The inter-state kerfuffle centers on budgets and taxes and the records of O’Malley, who heads the Democratic Governors Association, and McDonnell, who heads the Republican Governors Association, on both of those topics. The two men were on CNN’s State of the Union on Sunday, their first joint television appearance while leading their partisan governor’s groups.

David Sloan, executive director of the Maryland Democrats, wrote Wednesday: “McDonnell’s illusionary ‘surplus’ is the result of deferred bills, dismantled programs important to the middle class, budgetary obfuscation and federal stimulus spending. Rather than investing in Virginia’s future, McDonnell has slashed hundreds of millions of dollars from schools, colleges and universities, and cut funding by a third for EMTs, police officers and firefighters.
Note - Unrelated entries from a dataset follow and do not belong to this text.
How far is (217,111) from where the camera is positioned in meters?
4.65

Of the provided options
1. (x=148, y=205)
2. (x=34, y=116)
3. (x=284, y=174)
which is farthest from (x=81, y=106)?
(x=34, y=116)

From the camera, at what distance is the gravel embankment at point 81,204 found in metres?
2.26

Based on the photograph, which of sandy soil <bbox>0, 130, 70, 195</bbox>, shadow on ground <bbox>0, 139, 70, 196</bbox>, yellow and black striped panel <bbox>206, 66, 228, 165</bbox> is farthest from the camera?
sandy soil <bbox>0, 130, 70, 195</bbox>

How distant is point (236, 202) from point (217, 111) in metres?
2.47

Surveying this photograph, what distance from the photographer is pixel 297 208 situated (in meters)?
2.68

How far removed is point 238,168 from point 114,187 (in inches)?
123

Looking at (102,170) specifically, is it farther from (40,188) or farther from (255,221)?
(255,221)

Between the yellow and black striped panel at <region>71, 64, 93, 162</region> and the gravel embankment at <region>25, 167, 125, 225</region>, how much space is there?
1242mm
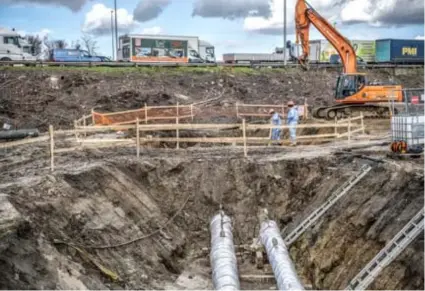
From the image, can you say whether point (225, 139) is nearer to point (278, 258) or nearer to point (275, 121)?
point (275, 121)

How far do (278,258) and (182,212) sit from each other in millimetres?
4686

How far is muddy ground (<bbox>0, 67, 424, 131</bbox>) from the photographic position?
3097 cm

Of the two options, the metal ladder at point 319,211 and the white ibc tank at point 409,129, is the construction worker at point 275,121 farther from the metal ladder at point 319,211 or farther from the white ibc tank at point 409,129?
the metal ladder at point 319,211

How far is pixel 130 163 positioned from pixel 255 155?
14.0 ft

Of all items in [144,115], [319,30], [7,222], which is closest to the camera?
[7,222]

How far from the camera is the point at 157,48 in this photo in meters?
50.3

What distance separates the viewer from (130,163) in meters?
17.4

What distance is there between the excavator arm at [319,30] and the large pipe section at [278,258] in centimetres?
1618

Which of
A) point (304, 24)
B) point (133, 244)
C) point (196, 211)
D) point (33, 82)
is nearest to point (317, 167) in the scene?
point (196, 211)

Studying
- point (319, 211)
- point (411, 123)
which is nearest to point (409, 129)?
point (411, 123)

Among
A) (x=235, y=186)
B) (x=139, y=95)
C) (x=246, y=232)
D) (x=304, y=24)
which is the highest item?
(x=304, y=24)

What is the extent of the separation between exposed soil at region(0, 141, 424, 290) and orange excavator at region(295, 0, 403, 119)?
9766 millimetres

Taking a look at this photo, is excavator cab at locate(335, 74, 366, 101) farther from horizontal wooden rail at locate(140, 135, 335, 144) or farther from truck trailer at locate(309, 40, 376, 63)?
truck trailer at locate(309, 40, 376, 63)

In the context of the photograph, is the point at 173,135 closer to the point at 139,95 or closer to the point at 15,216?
the point at 139,95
No wonder Virginia has one of the worst track records on funding education and ranks 44th in job creation in 2011.”

That came after Virginia Republicans hit O’Malley using a blog post on the National Review Online.

“So of all those Virginia Democrats who might be considering a run for governor in 2013 – like Terry McAuliffe, Mark Warner and Ward Armstrong – we ask a simple question: Do you support the O’Malley model of governance, or the McDonnell model of governance?”